■ What you should do
The answer is the full set of records below, transcribed exactly.

- - -

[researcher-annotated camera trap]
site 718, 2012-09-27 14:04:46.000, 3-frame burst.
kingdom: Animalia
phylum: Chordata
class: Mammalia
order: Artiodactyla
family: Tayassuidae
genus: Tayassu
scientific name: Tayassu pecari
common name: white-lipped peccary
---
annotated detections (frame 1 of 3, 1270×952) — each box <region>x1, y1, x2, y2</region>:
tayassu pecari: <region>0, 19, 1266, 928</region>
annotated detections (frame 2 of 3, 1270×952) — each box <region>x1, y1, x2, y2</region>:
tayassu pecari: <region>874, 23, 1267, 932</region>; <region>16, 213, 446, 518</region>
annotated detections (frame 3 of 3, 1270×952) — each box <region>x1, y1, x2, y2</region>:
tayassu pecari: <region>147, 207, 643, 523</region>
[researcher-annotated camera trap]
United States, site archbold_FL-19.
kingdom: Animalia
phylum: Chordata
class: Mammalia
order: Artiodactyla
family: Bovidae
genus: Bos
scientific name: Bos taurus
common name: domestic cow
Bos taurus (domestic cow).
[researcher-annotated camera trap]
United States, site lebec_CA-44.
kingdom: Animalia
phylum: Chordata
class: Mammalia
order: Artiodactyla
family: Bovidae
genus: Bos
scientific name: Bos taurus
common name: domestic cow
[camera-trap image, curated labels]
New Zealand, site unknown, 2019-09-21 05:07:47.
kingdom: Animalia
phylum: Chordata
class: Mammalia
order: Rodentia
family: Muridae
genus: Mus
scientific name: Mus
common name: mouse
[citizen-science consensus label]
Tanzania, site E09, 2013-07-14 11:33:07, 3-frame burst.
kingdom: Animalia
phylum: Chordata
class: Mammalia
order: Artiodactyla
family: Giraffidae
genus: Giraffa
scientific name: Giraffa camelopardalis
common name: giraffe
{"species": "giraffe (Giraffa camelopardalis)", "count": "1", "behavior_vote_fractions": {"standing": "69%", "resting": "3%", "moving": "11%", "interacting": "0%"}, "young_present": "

- - -

■ Written response
[researcher-annotated camera trap]
site 718, 2012-09-27 14:04:46.000, 3-frame burst.
kingdom: Animalia
phylum: Chordata
class: Mammalia
order: Artiodactyla
family: Tayassuidae
genus: Tayassu
scientific name: Tayassu pecari
common name: white-lipped peccary
---
annotated detections (frame 1 of 3, 1270×952) — each box <region>x1, y1, x2, y2</region>:
tayassu pecari: <region>0, 19, 1266, 928</region>
annotated detections (frame 2 of 3, 1270×952) — each box <region>x1, y1, x2, y2</region>:
tayassu pecari: <region>874, 23, 1267, 932</region>; <region>16, 213, 446, 518</region>
annotated detections (frame 3 of 3, 1270×952) — each box <region>x1, y1, x2, y2</region>:
tayassu pecari: <region>147, 207, 643, 523</region>
[researcher-annotated camera trap]
United States, site archbold_FL-19.
kingdom: Animalia
phylum: Chordata
class: Mammalia
order: Artiodactyla
family: Bovidae
genus: Bos
scientific name: Bos taurus
common name: domestic cow
Bos taurus (domestic cow).
[researcher-annotated camera trap]
United States, site lebec_CA-44.
kingdom: Animalia
phylum: Chordata
class: Mammalia
order: Artiodactyla
family: Bovidae
genus: Bos
scientific name: Bos taurus
common name: domestic cow
[camera-trap image, curated labels]
New Zealand, site unknown, 2019-09-21 05:07:47.
kingdom: Animalia
phylum: Chordata
class: Mammalia
order: Rodentia
family: Muridae
genus: Mus
scientific name: Mus
common name: mouse
[citizen-science consensus label]
Tanzania, site E09, 2013-07-14 11:33:07, 3-frame burst.
kingdom: Animalia
phylum: Chordata
class: Mammalia
order: Artiodactyla
family: Giraffidae
genus: Giraffa
scientific name: Giraffa camelopardalis
common name: giraffe
{"species": "giraffe (Giraffa camelopardalis)", "count": "1", "behavior_vote_fractions": {"standing": "69%", "resting": "3%", "moving": "11%", "interacting": "0%"}, "young_present": "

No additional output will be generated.